Entries on spatial positioning:
============
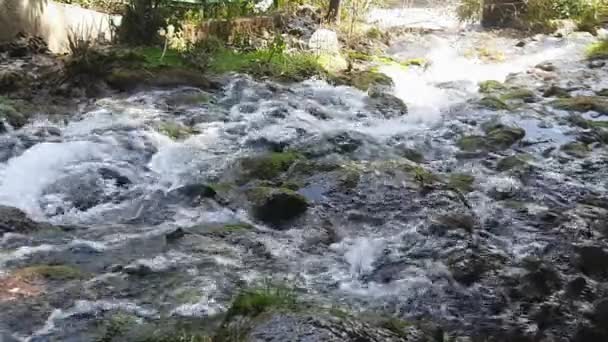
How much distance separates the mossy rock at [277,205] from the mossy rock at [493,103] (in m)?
4.25

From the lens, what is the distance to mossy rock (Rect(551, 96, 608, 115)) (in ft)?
27.8

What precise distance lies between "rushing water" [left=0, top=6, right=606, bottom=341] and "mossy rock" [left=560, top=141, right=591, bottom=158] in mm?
173

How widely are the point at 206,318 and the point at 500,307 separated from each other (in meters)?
1.73

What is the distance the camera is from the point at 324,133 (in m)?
7.22

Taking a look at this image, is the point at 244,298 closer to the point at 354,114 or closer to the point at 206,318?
the point at 206,318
============
Copy out the lines of the listing above word for word, starting with the line that contains "What precise distance" and continuing through the end of the listing.

__Exercise response__
What precise distance lies between "rushing water" [left=0, top=6, right=606, bottom=341] and "mossy rock" [left=560, top=141, right=591, bottom=158] in mm?
173

How widely are the point at 206,318 and the point at 500,307 separated from each other (in meters)?
1.73

What is the distance the camera is from the point at 324,133 (in m)?
7.22

Taking a look at this image, is the point at 244,298 closer to the point at 354,114 or closer to the point at 206,318?
the point at 206,318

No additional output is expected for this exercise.